Task to carry out:
Would you return every entry below exactly as written, without its images?

Stored entries:
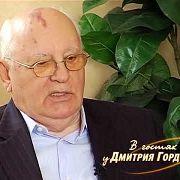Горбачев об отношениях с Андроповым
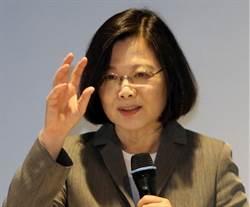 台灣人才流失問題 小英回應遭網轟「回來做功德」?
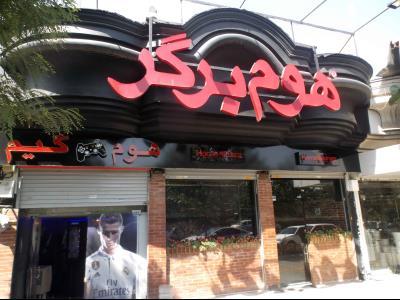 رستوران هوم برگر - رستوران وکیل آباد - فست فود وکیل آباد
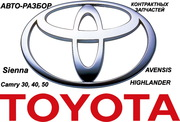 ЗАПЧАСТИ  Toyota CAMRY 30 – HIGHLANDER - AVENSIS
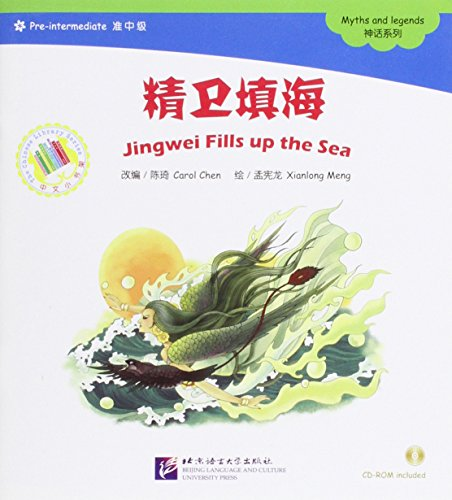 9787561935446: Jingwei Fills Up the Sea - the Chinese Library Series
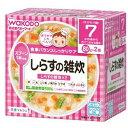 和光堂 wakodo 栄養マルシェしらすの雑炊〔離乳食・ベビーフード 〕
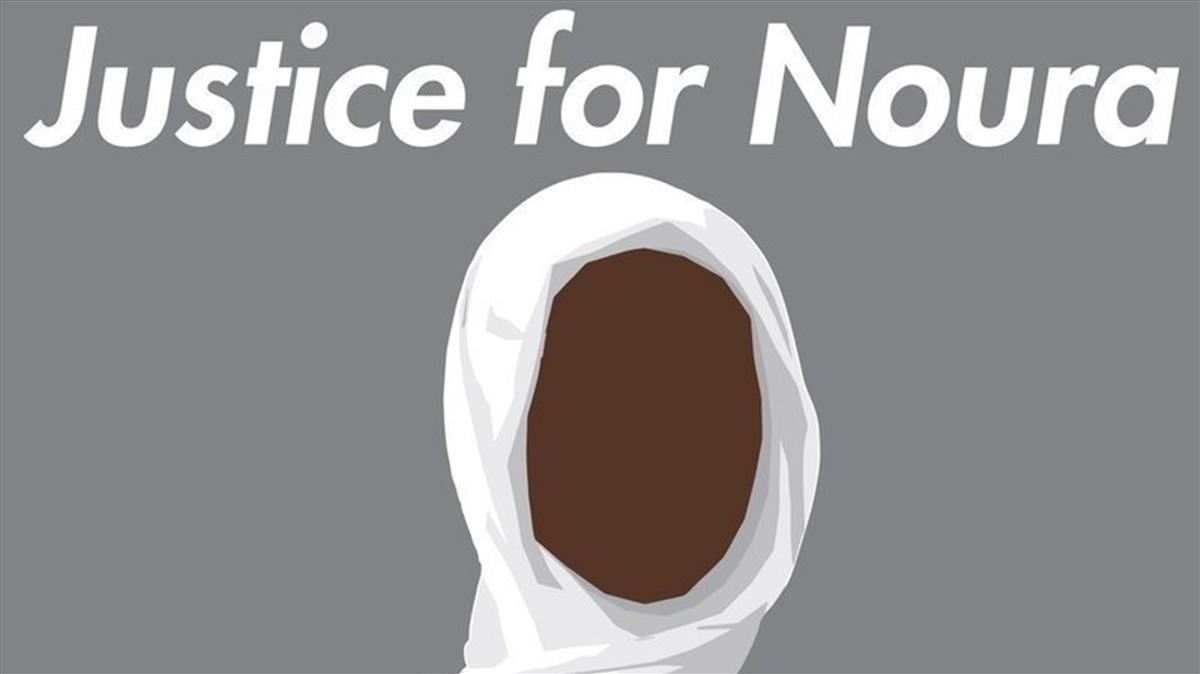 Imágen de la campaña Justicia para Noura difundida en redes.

Result:
Горбачев об отношениях с Андроповым
 台灣人才流失問題 小英回應遭網轟「回來做功德」?
 رستوران هوم برگر - رستوران وکیل آباد - فست فود وکیل آباد
 ЗАПЧАСТИ  Toyota CAMRY 30 – HIGHLANDER - AVENSIS
 9787561935446: Jingwei Fills Up the Sea - the Chinese Library Series
 和光堂 wakodo 栄養マルシェしらすの雑炊〔離乳食・ベビーフード 〕
 Imágen de la campaña Justicia para Noura difundida en redes.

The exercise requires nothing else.